Reading passage:

★ ★ ★ ★ ★

Objectives

Examining traditions

In the history of human culture, there has never been a cultural form that has such a long history as textile practices and fiber art.

Textiles, thread, fibre, cloth, and fabric – at once commonplace and indispensable – attracts a wide array of myth and metaphor. Its flimsiness suggests the precariousness of human existence where life can hang by a thread. It also makes connections through stitching disparate entities together, so in Hindu cosmology a sutra or thread links the material and spiritual realms. Because it is pliable, thread can trace complex structures both literally and metaphorically. One may thread one’s way through a maze or through a series of conflicting arguments. The word clue originally meant a ball of yarn, so narrative is readily compared to a thread drawing readers into a text and holding them there. Its ability both to trace structures and to create them by criss-crossing on the loom means that thread figures in many myths of origin. We are wrapped in cloth at birth and swaddled in at death.

The knots used by our ancestors to record what happened in their lives could be considered the earliest attempts at the construction of interlaced structure with flax material.

In China silk materials were discovered that dated back to the later stages of the Neolithic Age. In 1958, pieces of thin silk were discovered at the lower cultural strata of the Qiansanyang Neolithic Site at the southern suburbs of Huzhou in Zhejiang Province. They were identified as belonging to the Liangzhu culture dated 4,700 years ago and certifiably the earliest known silk textile products ever discovered in the world. Ke si technology employing weft and warp yarns were developed in the Tang and reached its apex in the Song. In the Southern Song capital of Lin’an (i.e. the Prefecture of Hangzhou), Ke si art with Song Dynasty landscape painting as its basis was able to fully exploit the unique weaving techniques of the time and perhaps even outperformed the originals in terms of vividness and colouring, earning their rightful place as a treasure in Chinese textile art.

In France, ‘Gobelin’, is known as classical tapestry. It is generally a figurative form, which tells stories about human life. As such tapestry is a narrative art. The Bauhaus and in particular Anni Albers played a very positive role in the promotion of textile art. Jean Lurçat is regarded as someone who promoted and revived French modern tapestry as an art form as well as establishing workshops for production and industry. In 1962, Lurçat, together with the government of Lausanne, Musée cantonal d'Archéologie et d'Histoire, and the French Ministry of Culture, launched the Centre International de la Tapisserie, a two yearly tapestry exhibition held in Lausanne. The International Center of Tapestry Ancient and Modern (ICAMT) in Lausanne, and the world’s first ever International Biennale for Tapestry created a stage for modern fibre art.

★ ★ ★ ★ ★

Stored data:
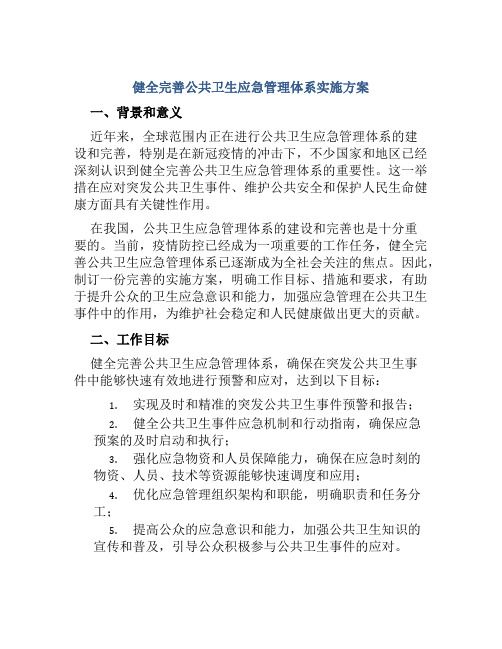 健全完善公共卫生应急管理体系实施方案

一、背景和意义

近年来，全球范围内正在进行公共卫生应急管理体系的建设和完善，特别是在新冠疫情的冲击下，不少国家和地区已经深刻认识到健全完善公共卫生应急管理体系的重要性。这一举措在应对突发公共卫生事件、维护公共安全和保护人民生命健康方面具有关键性作用。

在我国，公共卫生应急管理体系的建设和完善也是十分重要的。当前，疫情防控已经成为一项重要的工作任务，健全完善公共卫生应急管理体系已逐渐成为全社会关注的焦点。因此，制订一份完善的实施方案，明确工作目标、措施和要求，有助于提升公众的卫生应急意识和能力，加强应急管理在公共卫生事件中的作用，为维护社会稳定和人民健康做出更大的贡献。

二、工作目标

健全完善公共卫生应急管理体系，确保在突发公共卫生事件中能够快速有效地进行预警和应对，达到以下目标：

1. 实现及时和精准的突发公共卫生事件预警和报告；

2. 健全公共卫生事件应急机制和行动指南，确保应急预案的及时启动和执行；

3. 强化应急物资和人员保障能力，确保在应急时刻的物资、人员、技术等资源能够快速调度和应用；

4. 优化应急管理组织架构和职能，明确职责和任务分工；

5. 提高公众的应急意识和能力，加强公共卫生知识的宣传和普及，引导公众积极参与公共卫生事件的应对。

★ ★ ★ ★ ★

Exercises:
- 1) List every material named in the series that opens the paragraph of the textile traditions text beginning with the word "Textiles".
- 2) Transcribe the part of the textile traditions text starting at "The knots used" and ending at "with flax material.".
Rely only on the textile traditions text.

Solutions below:
- 1) Textiles, thread, fibre, cloth, fabric

- 2)
The knots used by our ancestors to record what happened in their lives could be considered the earliest attempts at the construction of interlaced structure with flax material.